Do you need to have a separate rainy day fund and emergency fund? The answer is yes! Rainy day funds and emergency funds serve different purposes, so it’s important to have both available to tap into as needed. Read on for more reasons why it's a good idea to have both.
Why have a rainy day fund?
Say your washing machine suddenly needs replacing. You’re looking at an extra expense that can run anywhere from $350-$850. Where are you going to get that kind of money? Here’s where your rainy day fund comes in. It’s a savings account created for these small, unfixed expenses that you know will sometimes arise. You’ll tap into your rainy day fund to pay for minor household repairs, to cover the cost of summer camp or to replace your broken kitchen table. When you have a way to fund these small financial hiccups, they won’t disrupt your financial health.
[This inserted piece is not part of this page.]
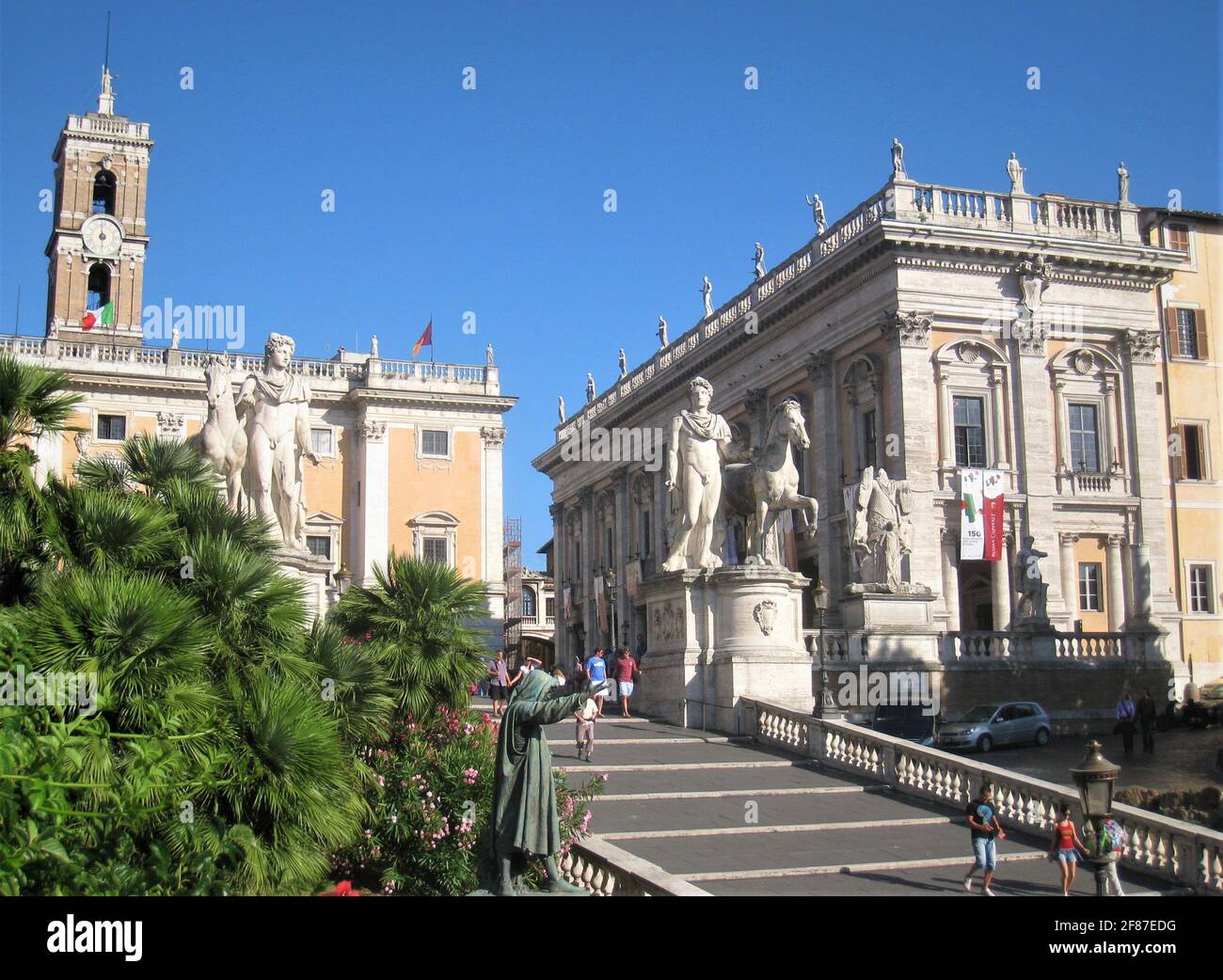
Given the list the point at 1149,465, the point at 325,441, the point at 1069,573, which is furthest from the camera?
the point at 325,441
Why have an emergency fund?
In contrast to your rainy day fund, an emergency fund is for much larger expenses. It should have enough padding to keep you afloat even if you experience a major disruption in life, like a divorce, job loss or illness.
How much money should be in each fund?
Your rainy day fund, created for minor expenses, only needs to hold $500-$1,000. That should be enough to tide you over in the event of a small, unplanned expense. Your emergency fund, however, should be positioned to pull you through major financial crises, so it will need a lot more to fulfill its purpose. Ideally, it should hold 3-6 months’ worth of your living expenses.
Where should I keep these funds?
An Ideal CU Savings or Money Market Account is a perfect place for both your rainy day fund and your emergency fund. You can set up multiple accounts for each one. Your money is federally insured by the NCUA and you have access whenever you need it..
How can I build my funds?
One good way to build your savings is to trim your budget. Take a hard look at where your money goes each month and cut back on your spending. Use the money you save to fund these accounts. Another great way is to set up an automatic transfer from your checking account to your savings accounts so your funds grow automatically.